Além da política externa, vemos também o aparecimento de uma arena nas moral issues, chamadas em português de “Questões Morais”. Isso se dá por que os atores envolvidos nessas questões cresceram dos dois lados. De um lado o movimento GLS, ou GLBTT, que por causa do espaço recebido da mídia tem atraído a simpatia de muitos, aliados a grupos feministas, afro-brasileiros e “libertários” de uma forma geral. É a nova esquerda.
Percebe-se também o aumento das igrejas evangélicos e de seu capital eleitoral. A própria existência de leis anticristãs (termo evangélico) ou libertárias (termo libertário) já é um fator de legitimação para a existência da bancada evangélica.

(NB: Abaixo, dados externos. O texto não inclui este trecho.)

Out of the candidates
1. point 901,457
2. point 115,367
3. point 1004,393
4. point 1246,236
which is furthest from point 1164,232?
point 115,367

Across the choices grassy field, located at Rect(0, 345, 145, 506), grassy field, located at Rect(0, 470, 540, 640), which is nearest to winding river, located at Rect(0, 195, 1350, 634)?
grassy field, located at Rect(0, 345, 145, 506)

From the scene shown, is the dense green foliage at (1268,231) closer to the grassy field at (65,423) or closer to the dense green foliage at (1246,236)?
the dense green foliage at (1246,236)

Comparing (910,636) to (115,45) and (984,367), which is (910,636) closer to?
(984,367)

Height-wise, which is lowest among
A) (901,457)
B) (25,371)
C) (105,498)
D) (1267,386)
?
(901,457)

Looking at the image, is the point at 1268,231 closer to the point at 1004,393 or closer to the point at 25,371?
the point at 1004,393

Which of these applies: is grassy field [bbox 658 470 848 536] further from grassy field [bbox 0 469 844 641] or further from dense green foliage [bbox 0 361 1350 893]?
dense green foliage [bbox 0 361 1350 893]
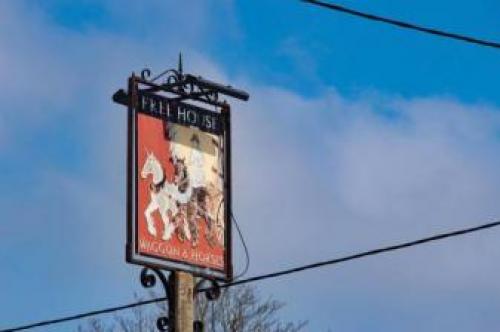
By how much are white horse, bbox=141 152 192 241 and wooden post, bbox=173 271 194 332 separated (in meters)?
0.46

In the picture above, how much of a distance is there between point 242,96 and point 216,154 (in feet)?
2.34

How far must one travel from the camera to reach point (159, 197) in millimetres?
19156

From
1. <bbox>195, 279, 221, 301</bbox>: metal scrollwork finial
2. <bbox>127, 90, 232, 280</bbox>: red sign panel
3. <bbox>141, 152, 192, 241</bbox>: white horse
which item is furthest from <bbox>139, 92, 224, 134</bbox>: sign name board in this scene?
<bbox>195, 279, 221, 301</bbox>: metal scrollwork finial

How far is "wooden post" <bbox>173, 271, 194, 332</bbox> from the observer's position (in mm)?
18766

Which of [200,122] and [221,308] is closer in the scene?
[200,122]

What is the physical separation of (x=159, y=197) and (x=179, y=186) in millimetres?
317

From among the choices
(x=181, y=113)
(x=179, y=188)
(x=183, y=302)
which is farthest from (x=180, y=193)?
(x=183, y=302)

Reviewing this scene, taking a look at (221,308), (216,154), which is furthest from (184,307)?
(221,308)

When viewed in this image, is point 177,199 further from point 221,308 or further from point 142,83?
point 221,308

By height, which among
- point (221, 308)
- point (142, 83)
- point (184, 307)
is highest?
point (221, 308)

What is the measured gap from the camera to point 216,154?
784 inches

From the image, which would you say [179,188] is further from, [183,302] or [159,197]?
[183,302]

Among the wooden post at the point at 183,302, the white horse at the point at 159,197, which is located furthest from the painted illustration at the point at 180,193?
the wooden post at the point at 183,302

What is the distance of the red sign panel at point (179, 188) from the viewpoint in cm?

A existência dessas leis deve, paradoxalmente, aumentar a presença evangélica na política, além de manter os católicos no páreo. Nunca é demais lembrar que os libertários conseguiram o que nenhum ecumênico estava conseguindo: juntar católicos e evangélicos no mesmo barco, segurando a mesma bandeira e “amando-se mutuamente”.
Aparentemente nessas eleições essas mudanças não vão se fazer ainda. Não no nível presidencial, mas no legislativo é capaz de uma pequena amostra dessas tendências começarem a aparecer. A imprensa e os presidenciáveis não perceberam ainda a potencialidade eleitoral dessas mudanças, mas com o passar do tempo poderemos assistir a um aumento do leque do que é considerado um legítimo tema político. A política no Brasil parece estar ficando mais ampla e muito mais interessante também.